## AIM OF THE EXERCISE
Retype each line exactly. Skip images.

-- START OF SOURCE MATERIAL --

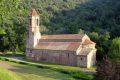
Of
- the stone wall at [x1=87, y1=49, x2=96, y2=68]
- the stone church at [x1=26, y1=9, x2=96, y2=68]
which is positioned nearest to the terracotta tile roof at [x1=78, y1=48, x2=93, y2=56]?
the stone church at [x1=26, y1=9, x2=96, y2=68]

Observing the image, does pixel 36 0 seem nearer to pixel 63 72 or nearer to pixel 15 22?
pixel 15 22

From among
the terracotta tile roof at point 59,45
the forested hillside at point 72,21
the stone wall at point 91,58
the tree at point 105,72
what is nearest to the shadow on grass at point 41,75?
the tree at point 105,72

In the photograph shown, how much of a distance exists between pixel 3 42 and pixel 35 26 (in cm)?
1496

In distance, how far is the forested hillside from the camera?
283 ft

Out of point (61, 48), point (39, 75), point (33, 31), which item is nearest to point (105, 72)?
point (39, 75)

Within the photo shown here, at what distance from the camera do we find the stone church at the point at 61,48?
61.8 metres

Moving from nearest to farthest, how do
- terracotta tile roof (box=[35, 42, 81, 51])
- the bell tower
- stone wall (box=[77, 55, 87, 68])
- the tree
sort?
the tree, stone wall (box=[77, 55, 87, 68]), terracotta tile roof (box=[35, 42, 81, 51]), the bell tower

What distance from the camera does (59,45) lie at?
67.4m

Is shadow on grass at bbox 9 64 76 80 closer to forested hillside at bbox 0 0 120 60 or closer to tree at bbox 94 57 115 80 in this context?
tree at bbox 94 57 115 80

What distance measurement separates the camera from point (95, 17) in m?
110

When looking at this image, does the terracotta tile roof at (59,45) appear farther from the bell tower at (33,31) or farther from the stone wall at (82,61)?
the stone wall at (82,61)

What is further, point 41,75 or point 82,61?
point 82,61

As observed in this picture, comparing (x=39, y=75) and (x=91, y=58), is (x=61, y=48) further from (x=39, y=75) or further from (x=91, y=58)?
(x=39, y=75)

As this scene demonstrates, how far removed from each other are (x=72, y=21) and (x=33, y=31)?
38642 mm
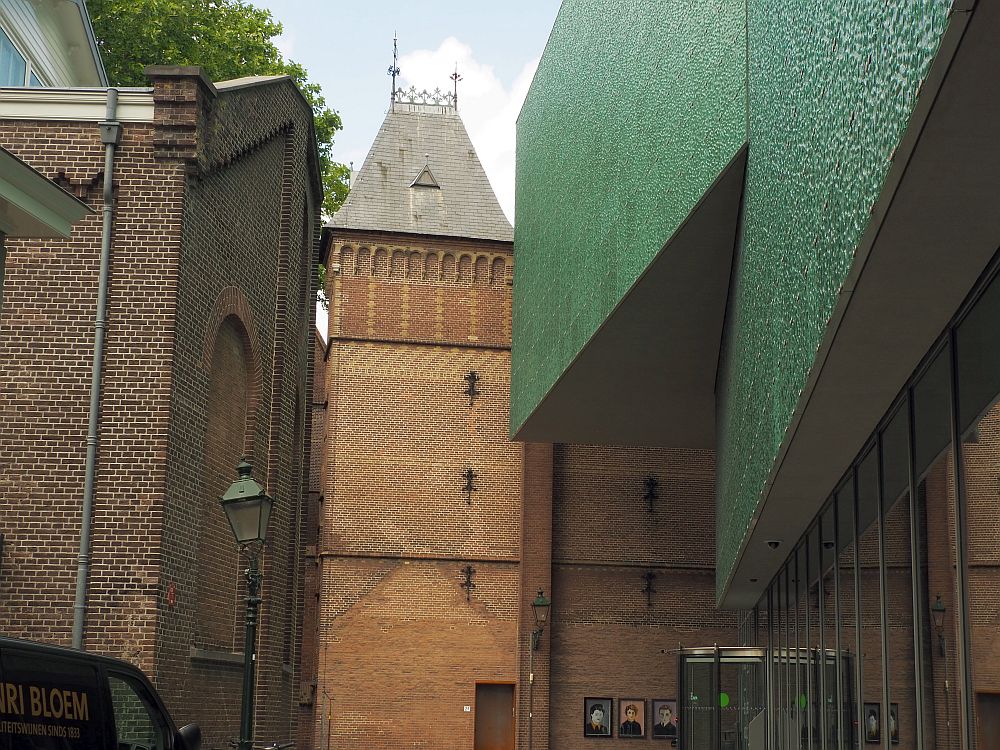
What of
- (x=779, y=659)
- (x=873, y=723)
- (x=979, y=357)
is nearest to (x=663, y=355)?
(x=779, y=659)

-- END OF SOURCE MATERIAL --

## WRITTEN SOLUTION
Of
- the stone wall at [x1=87, y1=49, x2=96, y2=68]
- the stone church at [x1=26, y1=9, x2=96, y2=68]
which is positioned nearest to the terracotta tile roof at [x1=78, y1=48, x2=93, y2=56]?
the stone church at [x1=26, y1=9, x2=96, y2=68]

Observing the image, does pixel 36 0 seem nearer to pixel 63 72 or nearer to pixel 15 22?
pixel 15 22

From among
the terracotta tile roof at point 59,45
the forested hillside at point 72,21
the stone wall at point 91,58
the tree at point 105,72
what is nearest to the shadow on grass at point 41,75?
the tree at point 105,72

In the photograph shown, how much of a distance exists between pixel 3 42 and pixel 35 26 (in cm)?
1496

In distance, how far is the forested hillside from the camera?
283 ft

Out of point (61, 48), point (39, 75), point (33, 31), which item is nearest to point (105, 72)?
point (39, 75)

Within the photo shown here, at what distance from the camera do we find the stone church at the point at 61,48?
61.8 metres

Moving from nearest to farthest, how do
- terracotta tile roof (box=[35, 42, 81, 51])
- the bell tower
- stone wall (box=[77, 55, 87, 68])
- the tree
sort?
the tree, stone wall (box=[77, 55, 87, 68]), terracotta tile roof (box=[35, 42, 81, 51]), the bell tower

What distance from the camera does (59,45) lie at?
67.4m

Is shadow on grass at bbox 9 64 76 80 closer to forested hillside at bbox 0 0 120 60 or closer to tree at bbox 94 57 115 80 in this context?
tree at bbox 94 57 115 80

What distance measurement separates the camera from point (95, 17) in m?
110

When looking at this image, does the terracotta tile roof at (59,45) appear farther from the bell tower at (33,31) or farther from the stone wall at (82,61)?
the stone wall at (82,61)

What is further, point 41,75 or point 82,61?
point 82,61

As observed in this picture, comparing (x=39, y=75) and (x=91, y=58), is (x=61, y=48) further from (x=39, y=75) or further from (x=91, y=58)?
(x=39, y=75)

As this scene demonstrates, how far removed from each other are (x=72, y=21) and (x=33, y=31)?
38642 mm
What of
- (x=779, y=659)
- (x=873, y=723)
- (x=979, y=357)
is nearest to (x=663, y=355)?
(x=779, y=659)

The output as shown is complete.